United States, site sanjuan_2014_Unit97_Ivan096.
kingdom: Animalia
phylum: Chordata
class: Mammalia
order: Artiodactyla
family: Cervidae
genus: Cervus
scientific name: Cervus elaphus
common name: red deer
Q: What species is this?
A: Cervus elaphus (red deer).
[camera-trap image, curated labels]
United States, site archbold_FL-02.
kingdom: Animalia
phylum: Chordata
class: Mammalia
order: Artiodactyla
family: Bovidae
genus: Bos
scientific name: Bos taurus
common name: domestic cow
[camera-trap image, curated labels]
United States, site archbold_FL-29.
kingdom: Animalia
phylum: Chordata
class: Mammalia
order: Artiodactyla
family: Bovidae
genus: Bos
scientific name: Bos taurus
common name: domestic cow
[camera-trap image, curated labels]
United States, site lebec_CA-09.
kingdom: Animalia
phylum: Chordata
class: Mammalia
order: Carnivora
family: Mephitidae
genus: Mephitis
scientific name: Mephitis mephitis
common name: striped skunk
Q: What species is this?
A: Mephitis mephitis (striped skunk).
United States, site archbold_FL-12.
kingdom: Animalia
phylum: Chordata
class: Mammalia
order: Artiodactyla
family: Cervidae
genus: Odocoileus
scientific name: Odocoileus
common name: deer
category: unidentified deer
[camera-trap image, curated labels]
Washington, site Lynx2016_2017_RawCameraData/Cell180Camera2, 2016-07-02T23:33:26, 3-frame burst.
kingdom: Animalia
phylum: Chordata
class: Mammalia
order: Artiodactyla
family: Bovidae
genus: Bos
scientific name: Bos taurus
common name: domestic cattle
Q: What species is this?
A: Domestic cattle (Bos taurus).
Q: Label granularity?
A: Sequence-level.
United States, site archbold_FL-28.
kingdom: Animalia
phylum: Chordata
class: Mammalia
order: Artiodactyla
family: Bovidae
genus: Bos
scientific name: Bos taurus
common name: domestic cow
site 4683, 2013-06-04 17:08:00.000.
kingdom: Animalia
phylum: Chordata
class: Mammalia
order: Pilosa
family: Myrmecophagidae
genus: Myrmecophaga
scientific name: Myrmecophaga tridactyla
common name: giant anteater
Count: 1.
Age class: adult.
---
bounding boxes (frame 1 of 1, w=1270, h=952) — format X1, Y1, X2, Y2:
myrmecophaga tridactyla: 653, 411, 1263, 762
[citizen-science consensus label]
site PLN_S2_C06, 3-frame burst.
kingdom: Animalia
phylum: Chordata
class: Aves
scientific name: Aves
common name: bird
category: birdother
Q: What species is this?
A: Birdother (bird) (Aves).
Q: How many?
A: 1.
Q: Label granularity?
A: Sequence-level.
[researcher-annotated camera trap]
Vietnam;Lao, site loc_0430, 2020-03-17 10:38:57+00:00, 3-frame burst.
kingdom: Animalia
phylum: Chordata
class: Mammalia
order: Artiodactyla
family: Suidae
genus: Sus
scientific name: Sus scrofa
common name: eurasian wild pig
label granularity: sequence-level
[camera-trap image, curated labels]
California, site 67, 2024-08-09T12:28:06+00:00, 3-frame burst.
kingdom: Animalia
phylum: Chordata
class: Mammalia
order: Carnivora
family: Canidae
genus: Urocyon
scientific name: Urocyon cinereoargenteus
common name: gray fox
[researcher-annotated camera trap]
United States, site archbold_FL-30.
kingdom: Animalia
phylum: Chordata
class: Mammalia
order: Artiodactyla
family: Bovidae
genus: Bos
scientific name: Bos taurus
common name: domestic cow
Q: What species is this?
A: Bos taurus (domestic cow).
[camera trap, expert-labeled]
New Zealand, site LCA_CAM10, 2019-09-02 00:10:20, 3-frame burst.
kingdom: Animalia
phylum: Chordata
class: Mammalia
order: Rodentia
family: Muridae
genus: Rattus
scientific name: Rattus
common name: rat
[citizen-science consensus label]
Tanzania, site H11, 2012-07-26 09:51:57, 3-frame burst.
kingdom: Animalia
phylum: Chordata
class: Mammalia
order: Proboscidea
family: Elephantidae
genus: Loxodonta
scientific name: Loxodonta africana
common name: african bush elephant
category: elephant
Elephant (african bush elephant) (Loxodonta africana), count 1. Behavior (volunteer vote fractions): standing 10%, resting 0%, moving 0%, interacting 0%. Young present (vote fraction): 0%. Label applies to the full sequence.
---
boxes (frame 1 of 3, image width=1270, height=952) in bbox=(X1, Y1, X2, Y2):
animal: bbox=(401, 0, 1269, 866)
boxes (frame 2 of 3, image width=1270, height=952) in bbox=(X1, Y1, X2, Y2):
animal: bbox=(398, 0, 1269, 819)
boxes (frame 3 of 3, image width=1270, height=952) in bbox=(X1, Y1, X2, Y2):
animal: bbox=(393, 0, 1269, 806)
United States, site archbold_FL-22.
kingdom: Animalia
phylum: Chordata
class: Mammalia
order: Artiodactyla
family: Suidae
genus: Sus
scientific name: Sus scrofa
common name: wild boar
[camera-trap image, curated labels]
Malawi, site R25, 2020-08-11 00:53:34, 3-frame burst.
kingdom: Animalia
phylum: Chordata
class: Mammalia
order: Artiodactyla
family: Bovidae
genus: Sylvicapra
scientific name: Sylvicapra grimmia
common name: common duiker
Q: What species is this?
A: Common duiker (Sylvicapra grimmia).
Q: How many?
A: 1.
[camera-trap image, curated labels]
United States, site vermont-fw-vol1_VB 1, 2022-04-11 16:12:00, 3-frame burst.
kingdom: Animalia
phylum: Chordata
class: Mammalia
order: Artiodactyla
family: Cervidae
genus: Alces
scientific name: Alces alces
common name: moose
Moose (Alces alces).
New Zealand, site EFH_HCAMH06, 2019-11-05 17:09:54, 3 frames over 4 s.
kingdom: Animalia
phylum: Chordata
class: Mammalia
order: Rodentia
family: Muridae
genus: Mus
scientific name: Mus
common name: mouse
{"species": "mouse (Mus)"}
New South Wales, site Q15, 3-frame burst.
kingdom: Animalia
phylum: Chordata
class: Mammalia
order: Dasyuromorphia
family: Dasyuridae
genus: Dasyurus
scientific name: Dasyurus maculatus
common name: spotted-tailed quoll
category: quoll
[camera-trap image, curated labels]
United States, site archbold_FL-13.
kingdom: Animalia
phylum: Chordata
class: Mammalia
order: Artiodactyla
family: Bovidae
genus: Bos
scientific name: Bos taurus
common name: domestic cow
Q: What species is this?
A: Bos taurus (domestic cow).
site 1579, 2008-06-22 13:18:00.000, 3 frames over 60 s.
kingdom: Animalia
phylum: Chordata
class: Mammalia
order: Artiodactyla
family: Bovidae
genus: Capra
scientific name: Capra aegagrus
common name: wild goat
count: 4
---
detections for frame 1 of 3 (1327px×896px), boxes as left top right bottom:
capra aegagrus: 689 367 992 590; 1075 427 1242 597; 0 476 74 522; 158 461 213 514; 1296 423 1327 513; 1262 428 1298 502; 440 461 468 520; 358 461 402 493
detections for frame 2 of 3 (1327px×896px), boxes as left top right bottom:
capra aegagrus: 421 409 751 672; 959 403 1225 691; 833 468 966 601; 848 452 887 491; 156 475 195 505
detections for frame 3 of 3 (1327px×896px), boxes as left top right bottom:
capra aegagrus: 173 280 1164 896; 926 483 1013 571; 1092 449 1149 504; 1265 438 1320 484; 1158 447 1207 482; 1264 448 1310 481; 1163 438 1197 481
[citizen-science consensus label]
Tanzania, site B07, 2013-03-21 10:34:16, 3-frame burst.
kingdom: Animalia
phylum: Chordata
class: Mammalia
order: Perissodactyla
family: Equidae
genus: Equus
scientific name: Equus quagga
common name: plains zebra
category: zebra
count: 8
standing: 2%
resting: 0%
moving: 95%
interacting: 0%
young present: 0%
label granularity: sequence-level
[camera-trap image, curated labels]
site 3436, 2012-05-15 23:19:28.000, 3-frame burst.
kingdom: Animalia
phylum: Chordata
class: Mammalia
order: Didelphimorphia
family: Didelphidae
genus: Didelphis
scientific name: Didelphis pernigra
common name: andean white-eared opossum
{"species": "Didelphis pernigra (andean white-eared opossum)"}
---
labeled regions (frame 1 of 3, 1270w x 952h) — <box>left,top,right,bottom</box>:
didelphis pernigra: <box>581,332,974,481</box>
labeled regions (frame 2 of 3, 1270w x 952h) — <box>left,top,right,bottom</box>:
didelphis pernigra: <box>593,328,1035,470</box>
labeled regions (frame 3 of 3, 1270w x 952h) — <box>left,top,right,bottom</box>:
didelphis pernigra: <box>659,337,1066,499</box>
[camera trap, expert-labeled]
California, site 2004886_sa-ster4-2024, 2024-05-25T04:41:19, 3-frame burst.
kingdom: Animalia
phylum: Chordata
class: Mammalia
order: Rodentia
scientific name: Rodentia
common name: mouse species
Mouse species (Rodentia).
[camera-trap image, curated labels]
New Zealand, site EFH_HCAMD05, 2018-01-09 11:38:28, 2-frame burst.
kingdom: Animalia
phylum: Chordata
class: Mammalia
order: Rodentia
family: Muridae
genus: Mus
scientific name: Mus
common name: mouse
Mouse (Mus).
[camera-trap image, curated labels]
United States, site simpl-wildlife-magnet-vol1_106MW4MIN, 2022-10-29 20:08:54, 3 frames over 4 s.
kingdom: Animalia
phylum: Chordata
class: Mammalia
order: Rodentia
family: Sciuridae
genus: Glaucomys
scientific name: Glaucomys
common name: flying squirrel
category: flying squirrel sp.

+--

> _REQUIREMENT_:
If a line of the listing contains the word "Zealand", count it; then give the total and nothing else.

> _RESULT OF THIS TASK_:
3